The decision to reverse the Bitcoin law brought noticeable changes to El Salvador’s markets and government strategies.

Effects on Local Economy

After Bitcoin was removed as legal tender, its presence in the local economy shrank significantly. Business acceptance dropped to just 5% [5][6], and crypto remittances fell below 2% of total transfers [5], returning to levels seen before the law was enacted.

State Bitcoin Holdings

Even with reduced public adoption, the government stuck with its Bitcoin investment strategy. El Salvador still holds 6,068 BTC, valued at $592 million [5]. The government has continued buying Bitcoin, signaling that it sees the cryptocurrency more as a speculative asset than a tool for everyday transactions.

Key Findings for Other Countries

El Salvador’s experience highlights three important takeaways for nations considering cryptocurrency adoption:

  • Digital Infrastructure: A strong digital framework is essential. For example, the Chivo wallet saw a 60% abandonment rate [6].
  • Institutional Relationships: Collaborating with institutions can shape policy outcomes, as seen with the $1.4 billion loan’s conditions [5].
  • Public Preference: Many Salvadorans leaned toward traditional financial systems over new, unfamiliar ones.

While the IMF agreement helped stabilize the country’s economy, this experiment revealed the challenges of balancing crypto ambitions with the demands of established financial systems.

DEX Trading Options

After Bitcoin lost its status as legal tender in El Salvador, decentralized exchanges (DEXs) became the go-to option for Salvadorans looking to trade crypto. These platforms have stepped in to replace the discontinued Chivo system, offering access to global liquidity and allowing users to maintain control over their assets.

Why DEX Platforms Are Gaining Ground

For Salvadoran traders, DEX platforms offer more control and flexibility when handling Bitcoin transactions. Given the country’s preference for dollar-based transactions, these platforms extend that ease of use to decentralized trading. Some of the standout benefits include:

  • Lower fees compared to traditional exchanges
  • 24/7 access to trading markets
  • Tools for managing risks in volatile markets

Features of Defx Perps DEX

Defx Perps

The Defx Perps platform is tailored to meet the needs of Salvadoran traders navigating the post-Bitcoin legal tender landscape. Here’s a quick look at its key features:

Feature What It Offers
Leverage Trading Trade Bitcoin with up to 100x leverage [7]
Margin Options Choose between isolated or cross-margin trading
Order Types Use stop-loss and take-profit orders for better control
Security Self-custody with built-in automated safeguards

Defx Perps enables swift trade execution and provides contracts that mirror Bitcoin’s price. These tools help traders navigate market volatility while keeping full control of their assets.

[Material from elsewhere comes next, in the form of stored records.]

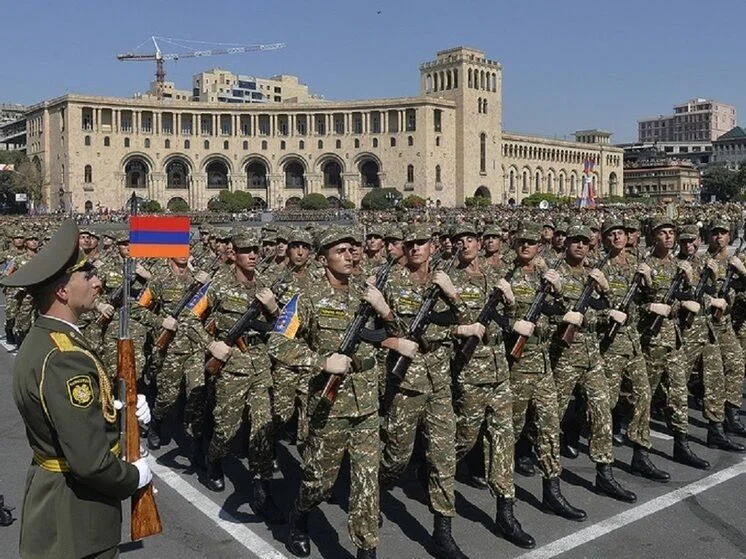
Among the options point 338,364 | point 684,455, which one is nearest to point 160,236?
point 338,364

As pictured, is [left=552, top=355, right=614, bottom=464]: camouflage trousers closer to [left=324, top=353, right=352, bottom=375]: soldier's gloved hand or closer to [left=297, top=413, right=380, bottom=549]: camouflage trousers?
[left=297, top=413, right=380, bottom=549]: camouflage trousers

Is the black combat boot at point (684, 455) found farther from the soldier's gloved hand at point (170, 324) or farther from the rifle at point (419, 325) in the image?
the soldier's gloved hand at point (170, 324)

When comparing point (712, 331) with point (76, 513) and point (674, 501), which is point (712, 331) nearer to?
point (674, 501)

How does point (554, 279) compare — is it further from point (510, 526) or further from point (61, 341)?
point (61, 341)

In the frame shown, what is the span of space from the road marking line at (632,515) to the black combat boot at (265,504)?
1.92 meters

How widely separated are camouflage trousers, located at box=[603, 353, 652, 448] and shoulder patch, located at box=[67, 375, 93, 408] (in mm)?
4877

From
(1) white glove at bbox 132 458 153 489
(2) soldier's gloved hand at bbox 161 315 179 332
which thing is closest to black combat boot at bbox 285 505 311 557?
(1) white glove at bbox 132 458 153 489

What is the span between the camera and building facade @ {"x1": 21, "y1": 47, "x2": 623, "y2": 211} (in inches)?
3440

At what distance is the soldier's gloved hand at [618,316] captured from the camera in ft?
22.3

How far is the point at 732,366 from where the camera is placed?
796 cm

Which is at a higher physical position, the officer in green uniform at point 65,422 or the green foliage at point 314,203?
the green foliage at point 314,203

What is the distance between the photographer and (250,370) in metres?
6.52

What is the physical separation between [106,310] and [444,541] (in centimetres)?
491

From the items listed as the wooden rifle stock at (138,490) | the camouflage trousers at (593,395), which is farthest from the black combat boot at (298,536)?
the camouflage trousers at (593,395)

Conclusion: Bitcoin Law Results

El Salvador’s Bitcoin experiment, which ended in January 2025, offers important insights into the challenges of adopting cryptocurrency at a national level. The government revoked Bitcoin’s legal tender status to secure a $1.4 billion loan from the IMF [5], highlighting the gap between ambitious crypto policies and their practical execution.

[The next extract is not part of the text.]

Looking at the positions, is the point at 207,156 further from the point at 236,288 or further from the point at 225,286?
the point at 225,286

Although half of all households initially downloaded the Chivo wallet, long-term adoption fell short. The program struggled to connect with its intended audience – the unbanked population. Instead, active users were mostly young, educated males who already had access to traditional banking services [6].

The government’s substantial Bitcoin holdings signal its ongoing interest in cryptocurrency. However, this approach has strained relationships with traditional financial institutions and exposed the country’s finances to unpredictable market swings.

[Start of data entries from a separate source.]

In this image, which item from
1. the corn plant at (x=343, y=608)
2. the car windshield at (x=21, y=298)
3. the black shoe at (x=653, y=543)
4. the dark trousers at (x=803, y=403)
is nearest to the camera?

For other nations exploring cryptocurrency adoption, three key takeaways stand out. Success depends on strong technological infrastructure, thoughtful management of institutional relationships, and alignment with public needs. While centralized systems faced challenges, decentralized platforms gained traction among Salvadoran traders.

Reversing Bitcoin’s legal tender status helped ease tensions with financial institutions. Still, El Salvador’s journey underscores the delicate balance between embracing crypto advancements and maintaining stability within traditional economic systems.